Félix Lajkó was born in Bačka Topola (Hungarian: Topolya, Serbian Cyrillic: Бачка Топола), a town in the multi-ethnic and multi-cultural Voivodina region of present-day Serbia on 17 December 1974 (the same day Beethoven was born a little more than two hundred years before). Despite loving music dearly, no member of his ethnic Hungarian family had chosen music a profession before. Having started out with playing the zither, Lajkó quit the musical high school of Subotica at sophomore grade to go to Budapest with a borrowed violin and become a member of the Dresch Quartet. He has been commuting between Budapest, Hungary and Subotica, Serbia ever since, representing and culturally connecting Hungary and his native Voivodina region.

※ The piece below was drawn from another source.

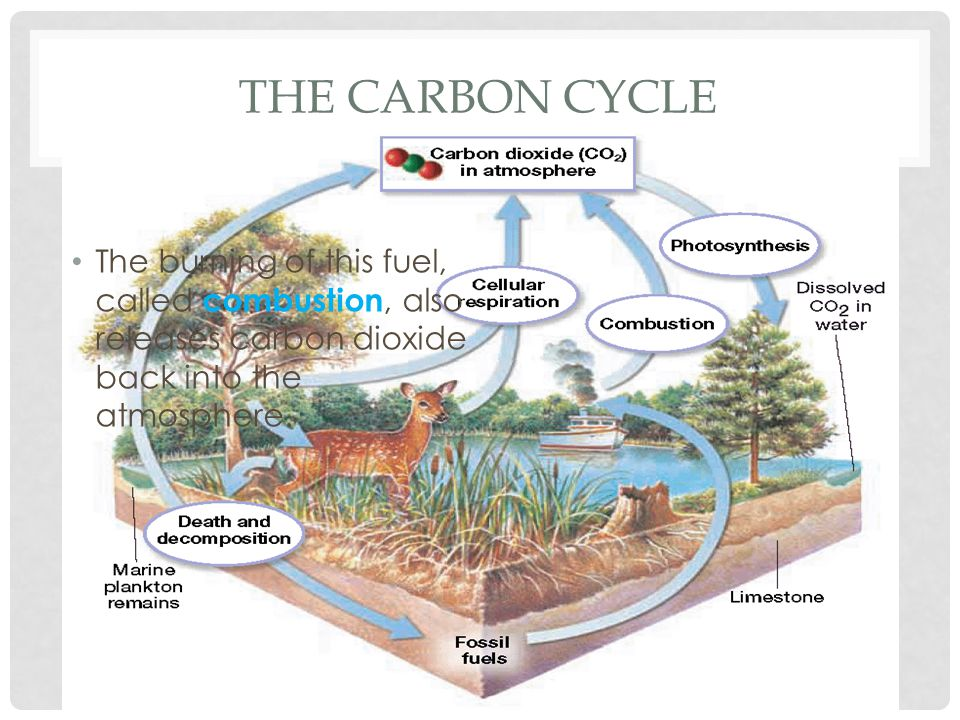 The Carbon Cycle The burning of this fuel, called combustion, also releases carbon dioxide back into the atmosphere.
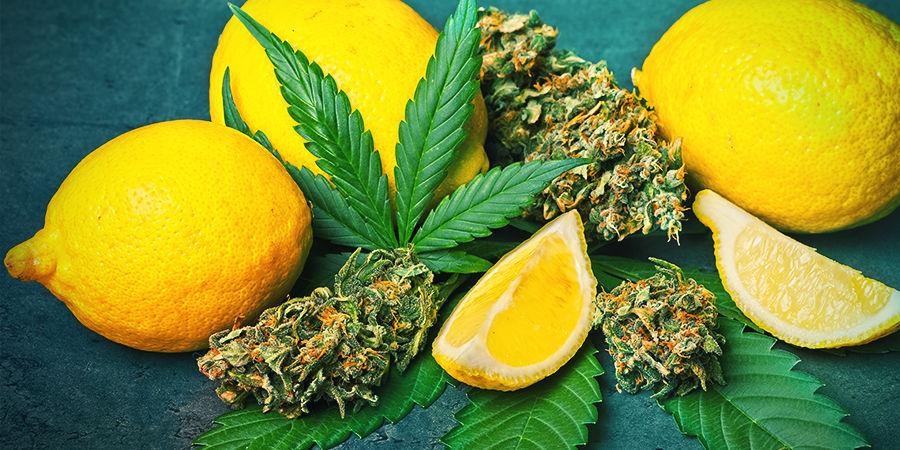 Limonène dans le cannabis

“My music is essentially based on the sensitivity and variability of my instrument. I do not play any so-called new-style music; I just have my way in improvising and composing. I do not differentiate between musical styles and trends; I play folk, classical, rock, blues, jazz, and improvised tunes alike.”
Lajkó has played together with a large number of well-known bands and musicians. He has had several concerts with Alexander Balanescu and Boban Marković’s brass gipsy band. His violin music captivated musically sensitive audiences in Tokyo, Amsterdam, Berlin, Bratislava, Prague, Budapest, Brașov, Belgrade, Sarajevo, Ljubljana, Frankfurt, Lyon, Bordeaux, Venice, Verona, Edinburgh, London, Tallinn, Vienna, and New York.
Often referred to as the Devil’s Violinist, the Paganini of Voivodina, or a child prodigy, once he is on stage with an instrument – be it the violin or the zither – Lajkó is capable of doing anything, of guarding his audience to a world that opens up only to those born with a special talent. Félix Lajkó handles music rather impulsively. There is no need to define the style or genre of his music, since it is exactly about the opposite: transgressing styles, accepting the inexplicable.